Task item: Gather every row below that contains the string "smallest", and copy each such row in full. Treat uppercase and lowercase letters as different when matching.

....

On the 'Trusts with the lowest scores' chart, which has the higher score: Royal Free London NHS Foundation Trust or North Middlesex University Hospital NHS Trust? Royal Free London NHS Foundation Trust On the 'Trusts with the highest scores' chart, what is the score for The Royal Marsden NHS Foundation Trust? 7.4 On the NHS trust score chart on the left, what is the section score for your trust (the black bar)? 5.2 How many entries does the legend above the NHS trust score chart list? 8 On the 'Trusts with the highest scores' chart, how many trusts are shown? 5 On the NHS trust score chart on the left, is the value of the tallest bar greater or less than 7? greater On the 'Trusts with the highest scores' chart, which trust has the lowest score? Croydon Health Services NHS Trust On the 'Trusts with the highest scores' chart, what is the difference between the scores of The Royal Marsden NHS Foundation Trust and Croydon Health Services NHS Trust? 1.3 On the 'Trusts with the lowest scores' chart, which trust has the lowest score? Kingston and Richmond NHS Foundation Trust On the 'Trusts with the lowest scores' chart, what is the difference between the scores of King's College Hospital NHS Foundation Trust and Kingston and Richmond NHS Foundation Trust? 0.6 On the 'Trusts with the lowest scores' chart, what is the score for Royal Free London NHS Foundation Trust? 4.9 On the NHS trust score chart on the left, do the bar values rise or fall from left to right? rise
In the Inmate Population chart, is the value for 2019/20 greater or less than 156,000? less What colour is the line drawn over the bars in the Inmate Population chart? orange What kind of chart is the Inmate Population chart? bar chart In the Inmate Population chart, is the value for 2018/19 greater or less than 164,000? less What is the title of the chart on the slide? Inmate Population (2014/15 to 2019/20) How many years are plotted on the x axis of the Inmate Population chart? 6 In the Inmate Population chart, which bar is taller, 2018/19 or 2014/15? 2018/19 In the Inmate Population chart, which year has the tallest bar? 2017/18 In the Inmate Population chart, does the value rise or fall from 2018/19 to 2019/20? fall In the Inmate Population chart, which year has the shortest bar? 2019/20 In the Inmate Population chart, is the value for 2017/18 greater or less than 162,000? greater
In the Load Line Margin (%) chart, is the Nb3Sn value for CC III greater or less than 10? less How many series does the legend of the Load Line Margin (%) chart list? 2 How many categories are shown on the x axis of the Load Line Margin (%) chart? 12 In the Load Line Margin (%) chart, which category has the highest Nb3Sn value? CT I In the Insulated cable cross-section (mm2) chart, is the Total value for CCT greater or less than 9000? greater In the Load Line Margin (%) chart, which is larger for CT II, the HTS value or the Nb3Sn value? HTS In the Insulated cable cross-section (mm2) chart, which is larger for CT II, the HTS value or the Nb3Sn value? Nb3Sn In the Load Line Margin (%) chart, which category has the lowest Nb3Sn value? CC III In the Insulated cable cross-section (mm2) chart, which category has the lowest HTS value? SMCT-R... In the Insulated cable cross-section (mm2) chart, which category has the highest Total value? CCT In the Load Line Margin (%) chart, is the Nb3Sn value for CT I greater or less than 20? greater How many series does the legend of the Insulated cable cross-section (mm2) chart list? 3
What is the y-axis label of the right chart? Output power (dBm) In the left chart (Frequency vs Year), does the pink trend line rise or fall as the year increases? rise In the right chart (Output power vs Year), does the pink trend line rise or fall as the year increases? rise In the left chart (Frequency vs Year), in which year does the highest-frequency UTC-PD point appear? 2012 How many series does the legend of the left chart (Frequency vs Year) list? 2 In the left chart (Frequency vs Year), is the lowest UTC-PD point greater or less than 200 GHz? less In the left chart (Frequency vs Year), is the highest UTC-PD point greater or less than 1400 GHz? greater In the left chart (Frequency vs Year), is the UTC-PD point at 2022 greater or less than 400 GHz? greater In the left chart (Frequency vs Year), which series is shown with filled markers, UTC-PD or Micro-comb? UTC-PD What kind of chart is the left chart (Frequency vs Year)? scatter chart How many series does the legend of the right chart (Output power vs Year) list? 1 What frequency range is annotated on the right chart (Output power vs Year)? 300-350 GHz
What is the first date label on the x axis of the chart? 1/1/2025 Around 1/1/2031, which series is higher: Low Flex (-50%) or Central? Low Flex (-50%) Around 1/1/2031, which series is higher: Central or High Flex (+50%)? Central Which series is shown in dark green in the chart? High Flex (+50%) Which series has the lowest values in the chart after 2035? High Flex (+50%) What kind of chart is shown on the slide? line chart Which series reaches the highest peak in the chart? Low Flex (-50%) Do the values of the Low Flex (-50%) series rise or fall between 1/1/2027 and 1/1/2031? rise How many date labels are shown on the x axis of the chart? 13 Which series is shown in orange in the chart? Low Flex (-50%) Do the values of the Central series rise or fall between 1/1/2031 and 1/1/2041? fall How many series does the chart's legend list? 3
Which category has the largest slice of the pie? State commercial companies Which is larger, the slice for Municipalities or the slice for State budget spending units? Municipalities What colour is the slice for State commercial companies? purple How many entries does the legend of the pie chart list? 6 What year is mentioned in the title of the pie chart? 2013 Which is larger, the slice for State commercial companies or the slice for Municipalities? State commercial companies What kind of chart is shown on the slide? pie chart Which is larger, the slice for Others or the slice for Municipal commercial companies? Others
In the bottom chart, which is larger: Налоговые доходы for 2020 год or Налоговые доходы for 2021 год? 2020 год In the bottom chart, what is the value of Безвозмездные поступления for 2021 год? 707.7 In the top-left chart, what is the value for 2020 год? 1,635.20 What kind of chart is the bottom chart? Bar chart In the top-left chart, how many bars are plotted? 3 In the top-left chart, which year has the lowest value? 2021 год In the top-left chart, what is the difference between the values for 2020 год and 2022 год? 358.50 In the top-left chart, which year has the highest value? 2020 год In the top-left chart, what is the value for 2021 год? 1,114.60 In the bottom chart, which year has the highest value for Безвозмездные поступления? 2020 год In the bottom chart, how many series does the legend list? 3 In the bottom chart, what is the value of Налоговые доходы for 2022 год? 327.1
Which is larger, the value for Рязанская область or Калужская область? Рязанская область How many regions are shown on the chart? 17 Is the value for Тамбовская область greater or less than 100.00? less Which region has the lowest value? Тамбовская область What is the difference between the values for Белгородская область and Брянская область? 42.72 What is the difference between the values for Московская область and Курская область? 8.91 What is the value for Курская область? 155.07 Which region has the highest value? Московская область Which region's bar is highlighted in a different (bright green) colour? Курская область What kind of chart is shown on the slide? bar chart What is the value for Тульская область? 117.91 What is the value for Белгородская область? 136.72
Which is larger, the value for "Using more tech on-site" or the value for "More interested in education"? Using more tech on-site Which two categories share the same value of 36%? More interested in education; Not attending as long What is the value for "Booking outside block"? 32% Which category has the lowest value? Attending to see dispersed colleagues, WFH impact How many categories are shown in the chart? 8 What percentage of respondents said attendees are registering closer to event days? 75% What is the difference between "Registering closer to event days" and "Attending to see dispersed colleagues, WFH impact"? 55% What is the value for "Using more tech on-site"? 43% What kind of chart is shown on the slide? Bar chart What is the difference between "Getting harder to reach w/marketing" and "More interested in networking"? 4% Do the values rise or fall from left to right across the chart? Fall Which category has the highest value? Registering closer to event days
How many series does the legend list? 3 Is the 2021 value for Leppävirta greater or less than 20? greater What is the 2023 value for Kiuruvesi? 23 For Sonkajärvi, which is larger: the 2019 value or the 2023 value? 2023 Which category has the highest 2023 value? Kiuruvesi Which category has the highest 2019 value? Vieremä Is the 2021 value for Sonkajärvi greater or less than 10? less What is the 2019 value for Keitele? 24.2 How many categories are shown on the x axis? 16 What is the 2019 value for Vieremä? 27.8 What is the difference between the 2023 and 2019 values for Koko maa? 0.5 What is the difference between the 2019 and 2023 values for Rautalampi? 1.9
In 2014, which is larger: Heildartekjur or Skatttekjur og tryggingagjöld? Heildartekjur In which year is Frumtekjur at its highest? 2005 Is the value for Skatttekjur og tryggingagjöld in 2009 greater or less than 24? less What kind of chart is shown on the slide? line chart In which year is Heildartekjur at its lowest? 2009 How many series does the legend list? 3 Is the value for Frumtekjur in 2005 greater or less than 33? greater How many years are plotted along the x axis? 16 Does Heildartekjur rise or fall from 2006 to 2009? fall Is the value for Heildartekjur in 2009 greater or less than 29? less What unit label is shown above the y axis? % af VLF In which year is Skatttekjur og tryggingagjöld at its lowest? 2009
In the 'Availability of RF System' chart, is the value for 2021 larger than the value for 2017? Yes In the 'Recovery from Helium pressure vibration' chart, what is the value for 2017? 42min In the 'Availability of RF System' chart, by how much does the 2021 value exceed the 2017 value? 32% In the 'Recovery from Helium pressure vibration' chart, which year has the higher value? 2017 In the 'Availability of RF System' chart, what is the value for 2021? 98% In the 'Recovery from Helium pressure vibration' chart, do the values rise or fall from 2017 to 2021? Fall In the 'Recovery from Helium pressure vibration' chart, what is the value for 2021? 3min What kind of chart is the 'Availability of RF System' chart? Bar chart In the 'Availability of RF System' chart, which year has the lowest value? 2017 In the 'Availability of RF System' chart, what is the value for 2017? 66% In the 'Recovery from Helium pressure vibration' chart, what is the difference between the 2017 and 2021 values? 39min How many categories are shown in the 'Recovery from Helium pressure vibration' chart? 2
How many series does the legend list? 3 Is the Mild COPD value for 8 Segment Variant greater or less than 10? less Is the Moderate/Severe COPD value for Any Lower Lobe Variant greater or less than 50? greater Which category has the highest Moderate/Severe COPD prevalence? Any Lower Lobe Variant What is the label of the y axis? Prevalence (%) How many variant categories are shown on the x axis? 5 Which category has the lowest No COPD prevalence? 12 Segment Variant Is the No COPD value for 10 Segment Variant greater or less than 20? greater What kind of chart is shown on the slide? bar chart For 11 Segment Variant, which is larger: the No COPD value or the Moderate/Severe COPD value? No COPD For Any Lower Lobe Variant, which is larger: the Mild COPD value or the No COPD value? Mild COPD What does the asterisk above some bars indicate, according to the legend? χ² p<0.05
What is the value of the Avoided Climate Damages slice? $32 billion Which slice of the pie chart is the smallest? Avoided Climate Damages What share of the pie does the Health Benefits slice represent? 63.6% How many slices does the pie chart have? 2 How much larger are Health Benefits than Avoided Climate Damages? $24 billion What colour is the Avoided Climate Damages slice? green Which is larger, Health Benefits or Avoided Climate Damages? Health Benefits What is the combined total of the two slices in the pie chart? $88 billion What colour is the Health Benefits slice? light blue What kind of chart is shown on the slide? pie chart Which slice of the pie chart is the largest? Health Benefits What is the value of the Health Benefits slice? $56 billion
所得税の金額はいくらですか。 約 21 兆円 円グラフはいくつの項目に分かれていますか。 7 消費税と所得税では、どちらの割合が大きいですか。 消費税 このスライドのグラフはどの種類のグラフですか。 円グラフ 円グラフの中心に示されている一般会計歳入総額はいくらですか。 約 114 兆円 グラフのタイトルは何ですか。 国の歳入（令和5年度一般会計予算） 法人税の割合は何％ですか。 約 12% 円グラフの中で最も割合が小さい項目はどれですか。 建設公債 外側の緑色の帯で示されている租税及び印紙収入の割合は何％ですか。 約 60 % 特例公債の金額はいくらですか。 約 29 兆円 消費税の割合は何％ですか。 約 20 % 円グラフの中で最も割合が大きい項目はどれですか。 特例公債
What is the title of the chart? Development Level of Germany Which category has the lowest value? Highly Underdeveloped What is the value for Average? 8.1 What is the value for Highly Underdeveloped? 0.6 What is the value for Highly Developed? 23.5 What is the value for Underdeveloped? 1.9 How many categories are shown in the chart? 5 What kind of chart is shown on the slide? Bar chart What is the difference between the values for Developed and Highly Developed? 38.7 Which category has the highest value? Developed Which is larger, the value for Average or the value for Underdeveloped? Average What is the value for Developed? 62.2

....

Answer section:
What is the value of the Avoided Climate Damages slice? $32 billion Which slice of the pie chart is the smallest? Avoided Climate Damages What share of the pie does the Health Benefits slice represent? 63.6% How many slices does the pie chart have? 2 How much larger are Health Benefits than Avoided Climate Damages? $24 billion What colour is the Avoided Climate Damages slice? green Which is larger, Health Benefits or Avoided Climate Damages? Health Benefits What is the combined total of the two slices in the pie chart? $88 billion What colour is the Health Benefits slice? light blue What kind of chart is shown on the slide? pie chart Which slice of the pie chart is the largest? Health Benefits What is the value of the Health Benefits slice? $56 billion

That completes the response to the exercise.